--- Supplied material Enclosed Below ---

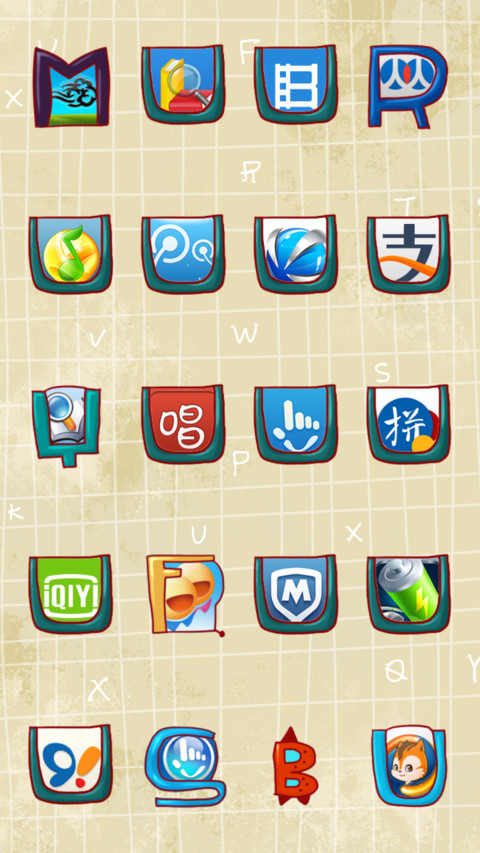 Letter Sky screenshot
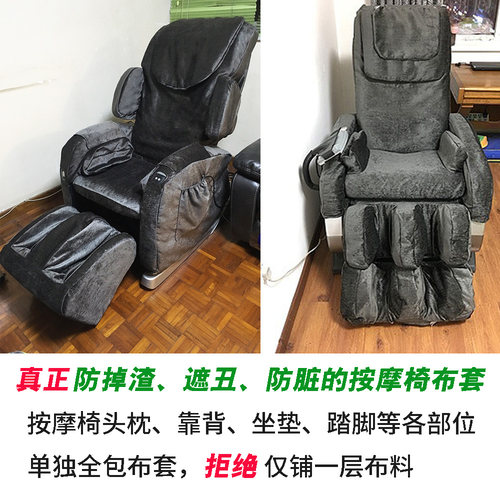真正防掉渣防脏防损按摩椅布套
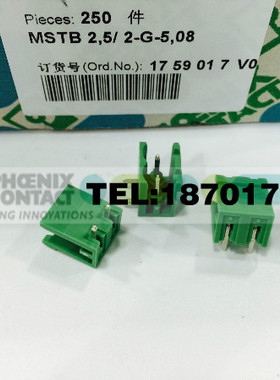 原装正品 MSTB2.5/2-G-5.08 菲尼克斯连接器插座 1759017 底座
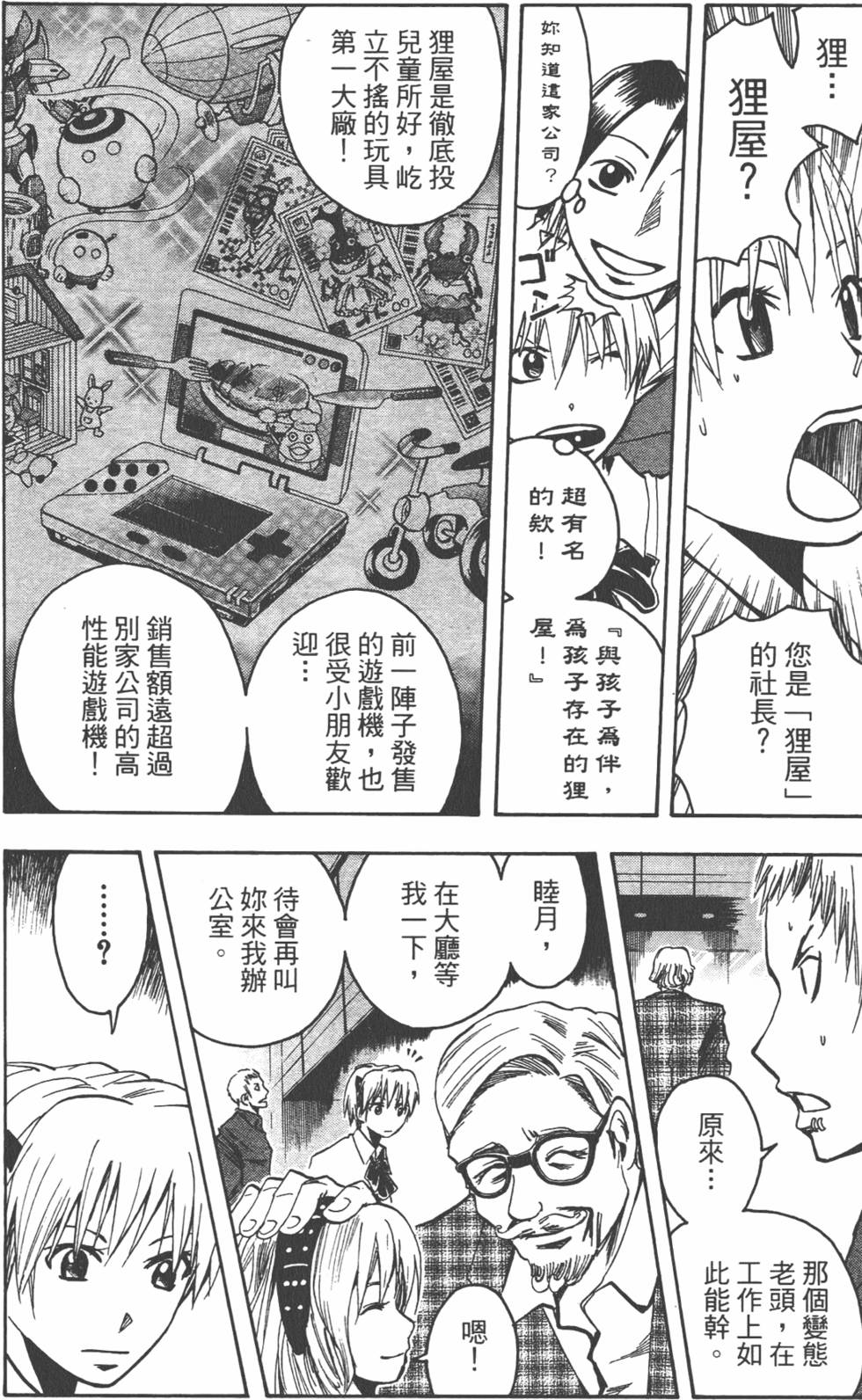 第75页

--- End of Enclosed Supplied material ---
--- Supplied material Enclosed Below ---

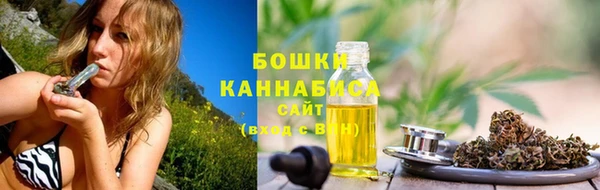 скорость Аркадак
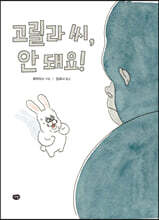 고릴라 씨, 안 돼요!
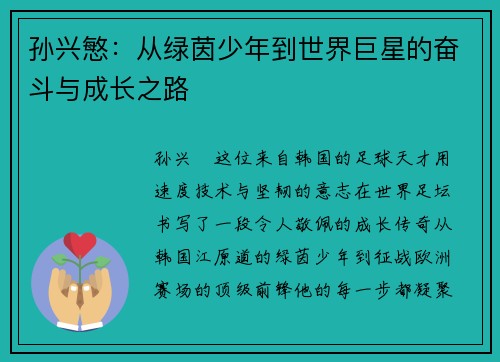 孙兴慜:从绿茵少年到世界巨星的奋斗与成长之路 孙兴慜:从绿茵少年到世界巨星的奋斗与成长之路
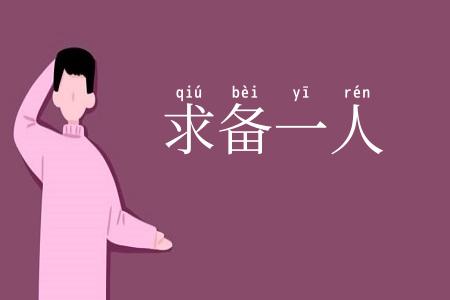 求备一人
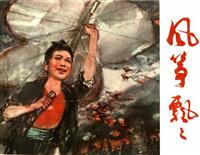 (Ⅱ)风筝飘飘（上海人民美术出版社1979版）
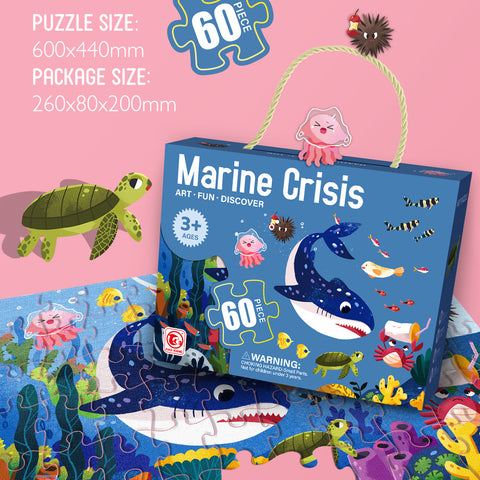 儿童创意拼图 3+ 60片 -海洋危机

--- End of Enclosed Supplied material ---
--- Supplied material Enclosed Below ---

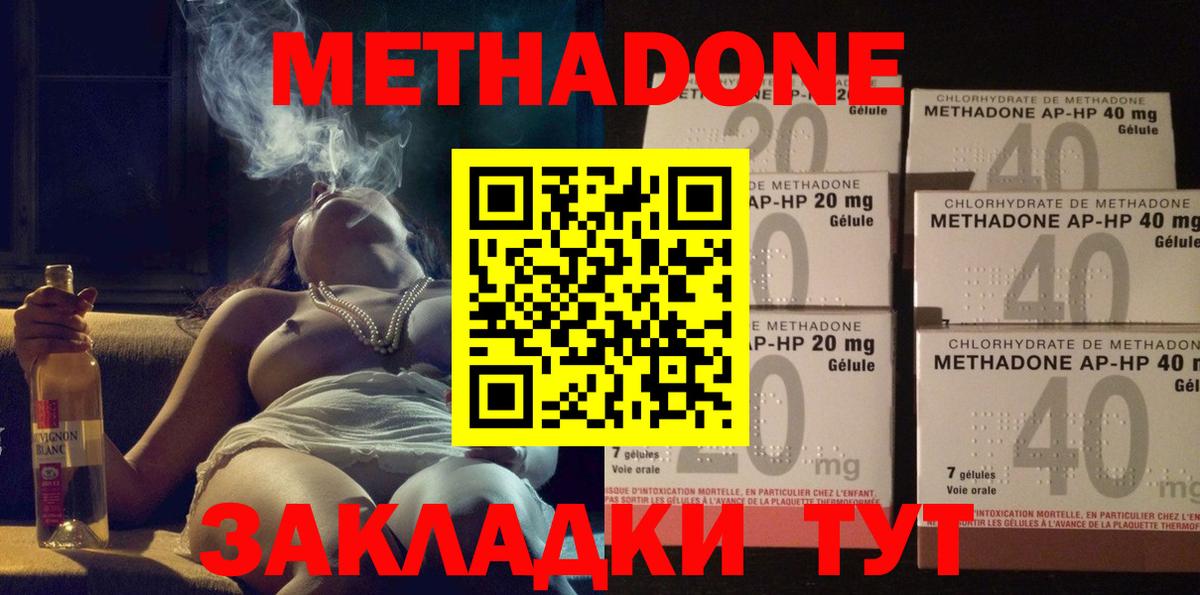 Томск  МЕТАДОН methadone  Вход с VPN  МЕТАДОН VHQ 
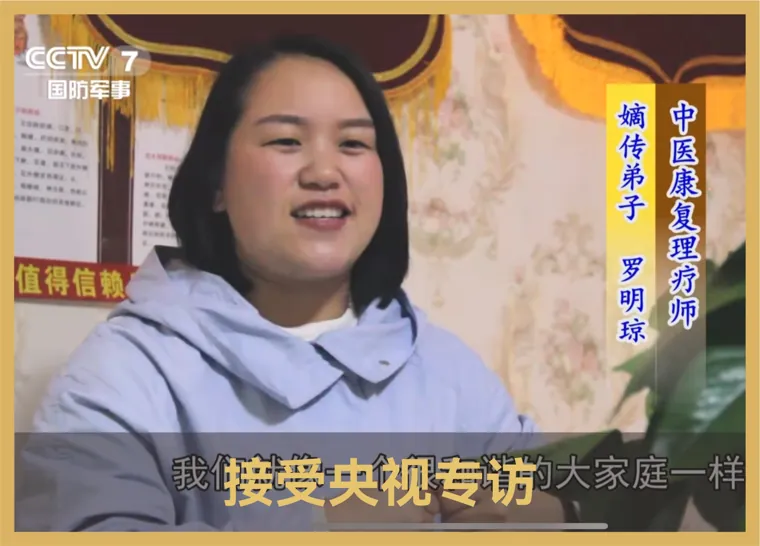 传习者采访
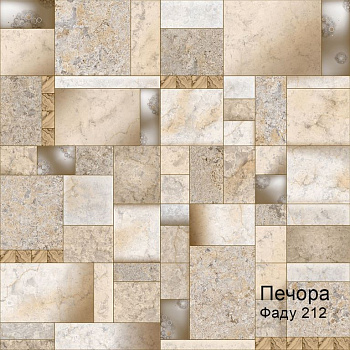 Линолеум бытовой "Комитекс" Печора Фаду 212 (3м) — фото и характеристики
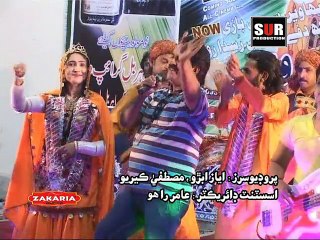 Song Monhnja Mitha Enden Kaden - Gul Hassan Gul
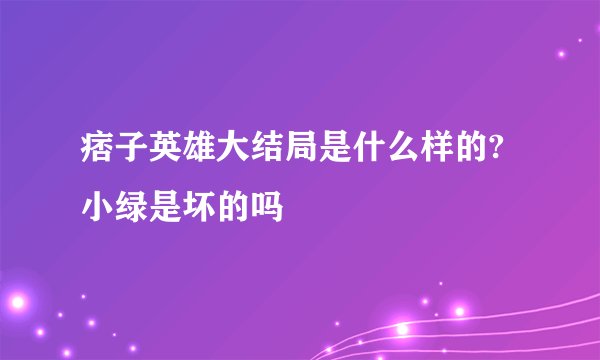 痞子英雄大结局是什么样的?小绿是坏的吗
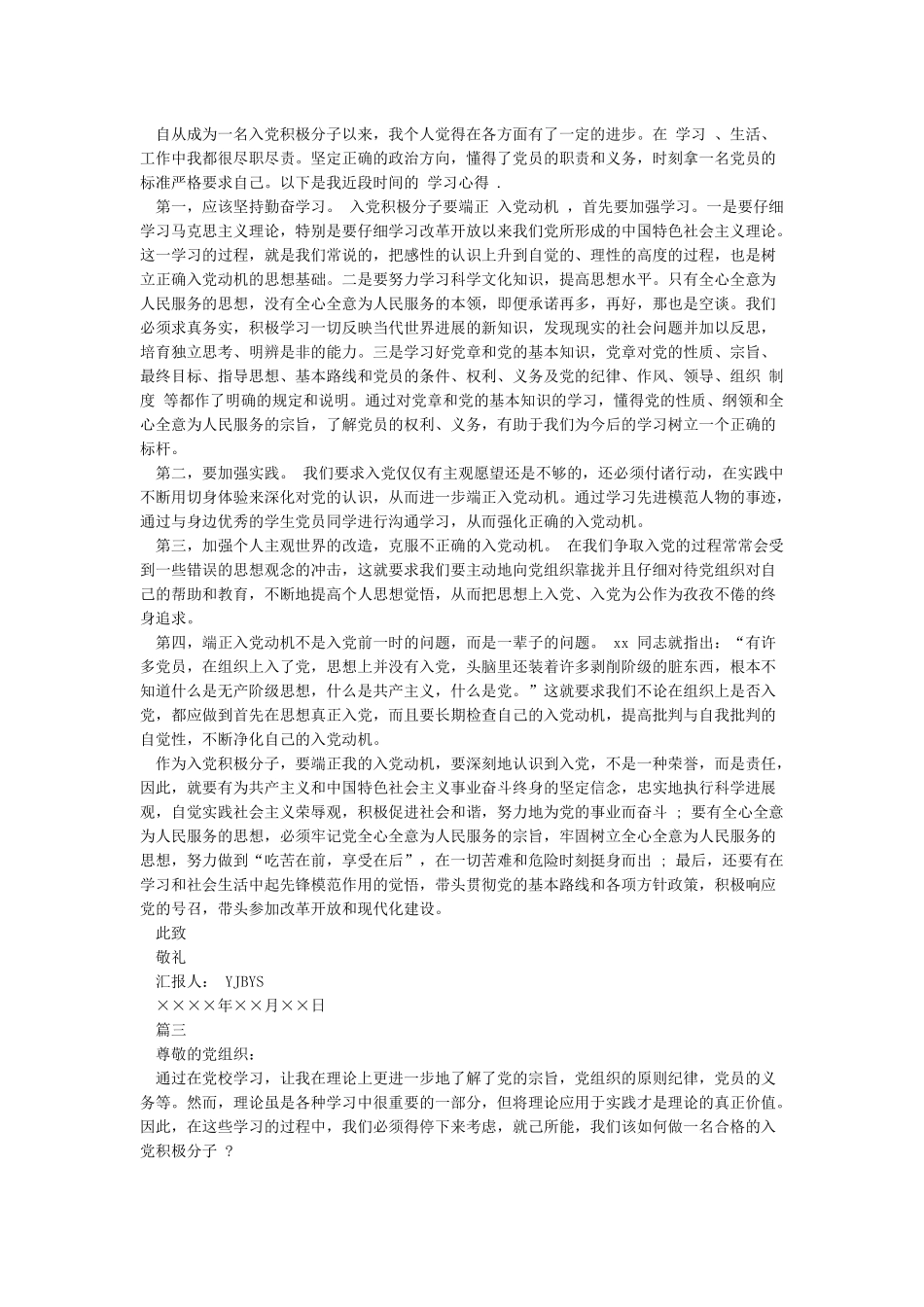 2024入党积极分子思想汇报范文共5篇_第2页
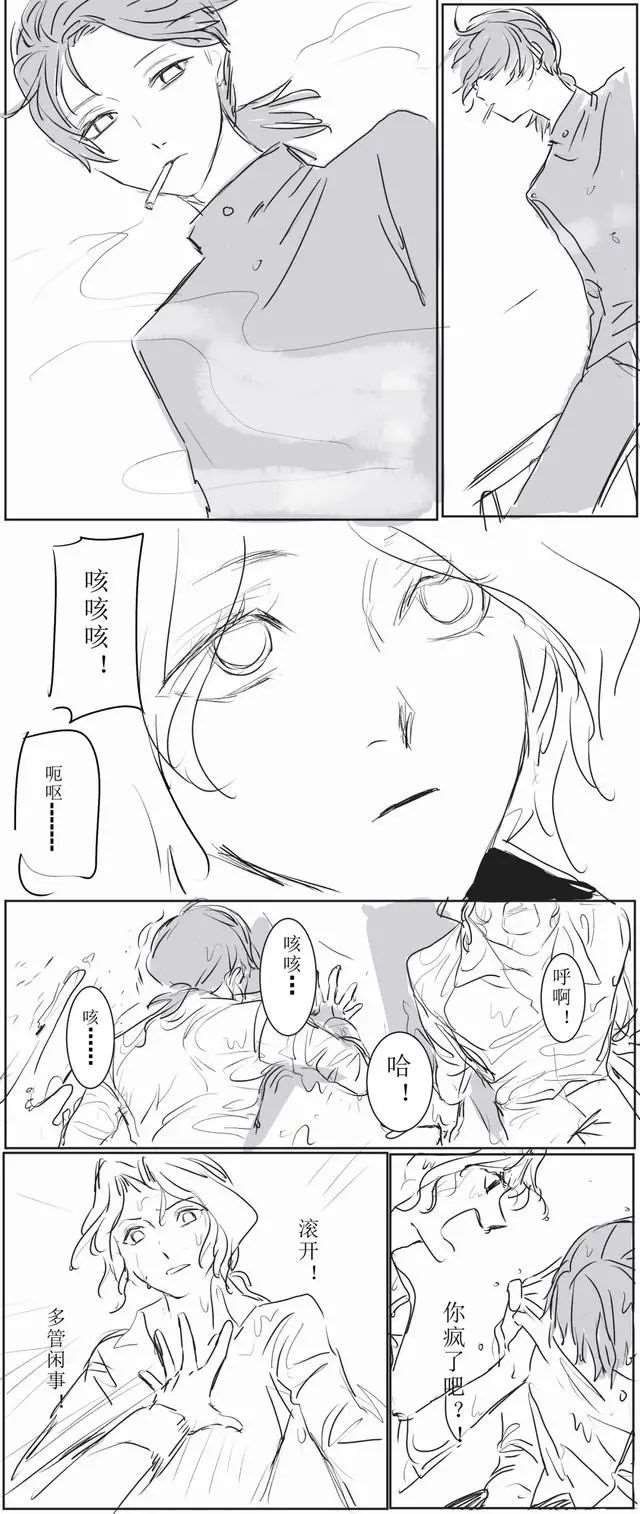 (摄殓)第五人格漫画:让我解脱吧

--- End of Enclosed Supplied material ---

* _About this task_:
Once the line with "скорость Аркадак" is found above, transcribe each line from it through the line with "儿童创意拼图 3+ 60片 -海洋危机", exactly, and omit the pictures.

* _Output_:
 скорость Аркадак
 고릴라 씨, 안 돼요!
 孙兴慜:从绿茵少年到世界巨星的奋斗与成长之路 孙兴慜:从绿茵少年到世界巨星的奋斗与成长之路
 求备一人
 (Ⅱ)风筝飘飘（上海人民美术出版社1979版）
 儿童创意拼图 3+ 60片 -海洋危机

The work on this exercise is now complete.